Guru SD Menjadi Korban Pembobolan ATM
Korban pembobolan rekeing melaui anjungan tunai mandiri terus bertambah. Di Kediri seorang guru Sekolah Dasar (SD) kehilangan uang tunai sebesar Rp 8 juta didalam rekening Bank BRI nya.
Korban adalah Solikah, guru SD Negeri Manyaran, Kecamatan Banyakan, Kabupaten Kediri. Korban melapor ke Polresta Kediri setelah mengetahui uang tunjangan profesi dari sertifikasi itu amblas dan melihat maraknya pemberitaan mengenai korban pembobolan ATM.

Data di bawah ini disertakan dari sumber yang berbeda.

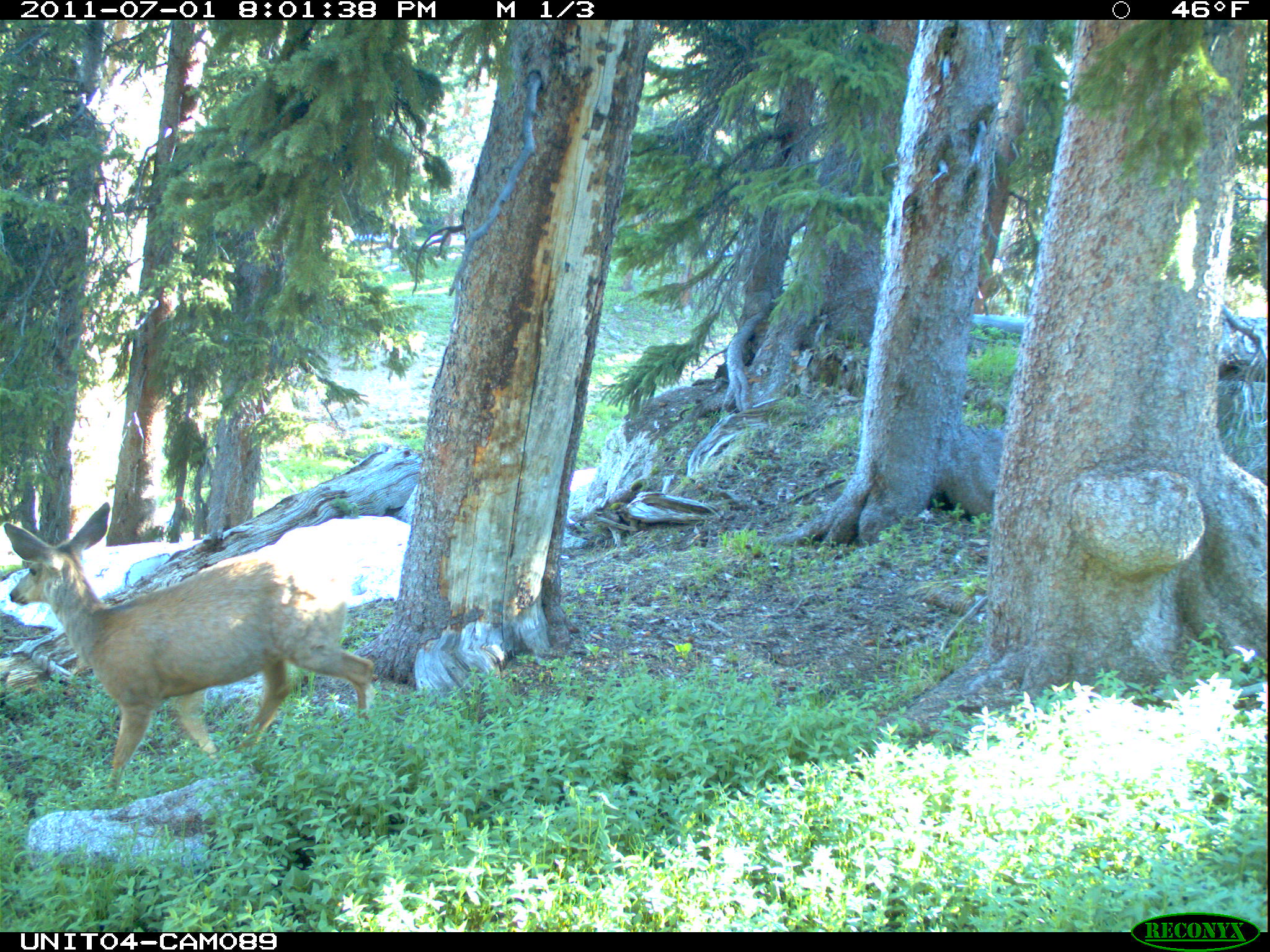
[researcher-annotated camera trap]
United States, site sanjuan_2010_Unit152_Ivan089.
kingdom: Animalia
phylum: Chordata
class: Mammalia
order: Artiodactyla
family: Cervidae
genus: Odocoileus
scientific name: Odocoileus hemionus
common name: mule deer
Odocoileus hemionus (mule deer).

Padahal menurut Solikah, uang yang sudah ditunggu selama 6 bulan itu akan digunakan untuk menambah kebutuhan sehari-hari. Korban mengetahui uangnya hilang saat hendak menyecek saldo yang berada di rekening tabungan Britama BRI
Dalam pemeriksaan di kepolisian, kejadian ini baru diketahui pada tanggal 23 Desember 2009 lalu sedangkan aksi pembobolan sendiri terjadi pada 19 dan 20 Desember 2009.
"Saldo yang seharusnya masih tersisa Rp 8,5 juta, namun setelah saya diambil sebesar Rp 1 juta, ternyata hanya tinggal Rp 500 ribu," ungkap Solikah, Selasa (26/1/2010)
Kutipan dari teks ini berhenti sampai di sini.